Read the full story at Evening News 24

Up to 1,000 offshore energy jobs on the way: UK

Tyneside-based OGN North Sea said it was to create up to 1,000 energy  jobs thanks to a £640,000 grant from the Department of Energy and Climate Change to build  foundations for offshore wind farms.

The cash comes from a £5m fund set up by the Government to help firms with novel ideas to reduce the cost of offshore wind energy.

The foundation structures have been developed by the firm’s sister company Aquind Limited and will be designed for large wind turbine generators in waters more than 30 metres (100ft) deep.

Last night, Nick Brown, a former Labour Minister for the North-East, who is the MP for Newcastle East, said: “I welcome this announcement, which is exciting news.

“It is a real project creating real jobs, which will mean work for the north banks of the Tyne.

“There are a whole series of green energy projects in the North-East which are a great new part of the North-East’s employment mix.”

Simon Bowens, of Friends of the Earth, said: “This is a great boost for Tyneside and highlights the huge benefits of developing  energy careers and  a low-carbon economy in the North-East.

“Combining the massive potential of clean British energy with the region’s engineering skills and expertise is exactly what’s needed to build our future prosperity. “ OGN, which already employs  about 1,000 workers in Wallsend, Tyneside, and Lowestoft, Suffolk, said Government support was vital to the project.
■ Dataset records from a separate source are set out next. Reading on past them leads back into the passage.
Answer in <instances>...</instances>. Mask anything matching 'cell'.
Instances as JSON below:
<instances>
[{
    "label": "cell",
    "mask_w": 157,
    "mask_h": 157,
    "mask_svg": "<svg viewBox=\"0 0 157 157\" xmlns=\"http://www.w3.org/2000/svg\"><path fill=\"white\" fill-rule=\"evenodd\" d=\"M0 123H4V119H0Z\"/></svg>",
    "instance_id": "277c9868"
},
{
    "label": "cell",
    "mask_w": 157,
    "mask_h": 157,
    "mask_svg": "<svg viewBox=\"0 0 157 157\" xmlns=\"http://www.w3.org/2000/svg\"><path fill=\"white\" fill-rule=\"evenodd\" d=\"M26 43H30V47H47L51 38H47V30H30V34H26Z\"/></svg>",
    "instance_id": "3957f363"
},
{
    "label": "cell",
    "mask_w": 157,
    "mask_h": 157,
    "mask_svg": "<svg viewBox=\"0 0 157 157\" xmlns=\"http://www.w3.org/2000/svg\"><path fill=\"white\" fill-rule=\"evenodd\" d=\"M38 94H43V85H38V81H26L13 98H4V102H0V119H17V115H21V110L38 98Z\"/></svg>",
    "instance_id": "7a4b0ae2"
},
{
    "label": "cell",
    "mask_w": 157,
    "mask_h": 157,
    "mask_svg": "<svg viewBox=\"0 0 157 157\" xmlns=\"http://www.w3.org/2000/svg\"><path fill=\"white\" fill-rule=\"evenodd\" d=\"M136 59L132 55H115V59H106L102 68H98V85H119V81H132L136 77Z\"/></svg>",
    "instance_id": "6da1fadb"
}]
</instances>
Its chief executive David Edwards said: “The offshore wind energy market is  crucial to Britain’s future energy needs and we will do our utmost to ensure that this grant takes the UK into an even stronger role as the lead player in this sector.”

Energy and Climate Change Minister Greg Barker said: “The coalition Government is determined to drive ambitious green growth and we are putting our money where our mouth is.

“Making wind turbines more efficient is common sense and will help bring down the costs, making them more attractive to build and helping us increase the amount of electricity we get from clean,  green sources.

“It’s great to see OGN North Sea Ltd stepping up to the challenge to ensure offshore wind energy is produced in the most cost-effective way.”

This week Aberdeen-based Technip Offshore Wind said it would create 60 jobs by opening an office in the region in anticipation of an expected boom in wind farm projects off the North-East coast.